Medio Oriente e Africa: nuove consapevolezze e opportunità
In Medio Oriente e Africa, il mercato valeva circa 760 milioni di dollari nel 2023 e punta a superare 1,1 miliardi entro il 2030. A spingere c’è un mix di fattori:
- Gioielli personalizzati – Le boutique di Dubai Design District propongono “experience rooms” dove il cliente sceglie su tablet caratura, taglio e montatura.
- Normative più severe – Emirati e Arabia Saudita stanno varando standard ESG per il settore gioielleria, premiando chi traccia la filiera e riduce le emissioni.
- Tecnologia locale – Alcuni laboratori, soprattutto in Sudafrica, sperimentano l’uso di energia solare concentrata per alimentare i reattori CVD, riducendo i costi operativi e l’impatto ambientale.
Le incognite geopolitiche
La regione resta però sensibile a embargo, conflitti e carenza di infrastrutture logistiche. Un blocco al canale di Suez, per esempio, può ritardare di settimane l’arrivo di semilavorati in Europa, con ripercussioni sui prezzi. Gli investitori, di conseguenza, chiedono garanzie assicurative più alte e ciò si riflette sui margini di molte startup locali.
Concorrenza serrata
Giganti come De Beers (con il marchio Lightbox), IIa Technologies di Singapore, Brilliant Earth, WD Lab Grown Diamonds, Alrosa e Swarovski non restano a guardare. Investono in R&S su tagli brevettati, stringono joint venture con retailer asiatici e lanciano collezioni “bridal” dedicate al segmento medio‑alto del mercato. L’idea è presidiare ogni fascia di prezzo per evitare che i nuovi player si ritaglino nicchie troppo profittevoli.
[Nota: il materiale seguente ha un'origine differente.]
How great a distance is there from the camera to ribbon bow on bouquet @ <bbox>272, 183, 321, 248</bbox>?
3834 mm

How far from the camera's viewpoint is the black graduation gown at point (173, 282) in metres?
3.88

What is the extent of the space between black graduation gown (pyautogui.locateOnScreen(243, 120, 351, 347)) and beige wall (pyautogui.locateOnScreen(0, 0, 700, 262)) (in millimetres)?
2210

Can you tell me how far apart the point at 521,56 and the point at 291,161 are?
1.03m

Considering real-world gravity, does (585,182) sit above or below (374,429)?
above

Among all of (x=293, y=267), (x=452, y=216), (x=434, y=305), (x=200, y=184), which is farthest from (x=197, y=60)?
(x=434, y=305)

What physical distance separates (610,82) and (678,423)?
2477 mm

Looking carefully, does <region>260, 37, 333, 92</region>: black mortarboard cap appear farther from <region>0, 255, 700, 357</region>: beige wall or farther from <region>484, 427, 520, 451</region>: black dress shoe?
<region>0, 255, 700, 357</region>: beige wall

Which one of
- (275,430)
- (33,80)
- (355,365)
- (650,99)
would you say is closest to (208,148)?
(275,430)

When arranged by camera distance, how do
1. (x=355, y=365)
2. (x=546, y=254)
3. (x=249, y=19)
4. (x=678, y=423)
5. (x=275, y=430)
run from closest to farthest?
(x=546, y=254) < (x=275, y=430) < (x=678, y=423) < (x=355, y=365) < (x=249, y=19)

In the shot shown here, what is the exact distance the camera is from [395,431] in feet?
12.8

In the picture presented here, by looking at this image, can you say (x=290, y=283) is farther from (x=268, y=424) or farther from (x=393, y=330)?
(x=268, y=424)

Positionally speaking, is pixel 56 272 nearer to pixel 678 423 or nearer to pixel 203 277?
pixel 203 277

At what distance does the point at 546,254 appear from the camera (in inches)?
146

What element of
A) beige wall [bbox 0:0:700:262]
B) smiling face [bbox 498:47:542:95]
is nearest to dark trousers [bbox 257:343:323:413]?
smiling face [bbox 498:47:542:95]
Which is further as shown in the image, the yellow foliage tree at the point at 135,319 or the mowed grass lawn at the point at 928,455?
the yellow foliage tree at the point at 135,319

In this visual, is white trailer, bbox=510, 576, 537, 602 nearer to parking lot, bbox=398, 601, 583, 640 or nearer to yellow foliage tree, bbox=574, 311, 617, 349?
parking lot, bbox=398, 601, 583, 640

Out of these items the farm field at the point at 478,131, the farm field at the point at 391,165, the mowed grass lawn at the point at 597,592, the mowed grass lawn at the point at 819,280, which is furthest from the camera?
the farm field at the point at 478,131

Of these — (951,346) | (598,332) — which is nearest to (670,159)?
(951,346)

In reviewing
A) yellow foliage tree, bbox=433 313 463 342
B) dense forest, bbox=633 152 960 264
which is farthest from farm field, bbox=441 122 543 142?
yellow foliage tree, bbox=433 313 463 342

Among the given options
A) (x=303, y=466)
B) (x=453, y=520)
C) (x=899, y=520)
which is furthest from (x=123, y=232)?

Diamanti naturali e artificiali: coesistenza possibile
I produttori di diamanti estratti sperimentano una fase di rallentamento, ma non è una guerra a somma zero. Secondo gli analisti di Madestones, colosso europeo del settore lab‑grown, esiste un pubblico che continua a desiderare il fascino “millenario” del diamante minerale e un altro più sensibile a etica e costo. Offrire entrambi, con trasparenza sulle origini e certificati comparabili, è la chiave per fidelizzare clienti diversi senza cannibalizzarsi.
Non a caso alcune gioiellerie di fascia alta espongono in vetrina la doppia linea: diamanti naturali con certificazione GIA accanto alle versioni artificiali con identico taglio ma prezzo inferiore. Il messaggio è chiaro: la scelta è tua, noi garantiamo qualità e garanzie in entrambi i casi.
Il futuro? Brilla di opportunità
Se la traiettoria di crescita resterà quella attuale, i diamanti artificiali diventeranno presto un benchmark non solo per chi compra un anello, ma anche per l’industria high‑tech e per i mercati finanziari che cercano nuovi asset “responsabili”. Chi saprà coniugare ricerca scientifica, narrazione di marca e logistica resiliente potrà trasformare la sfida in un vantaggio competitivo duraturo.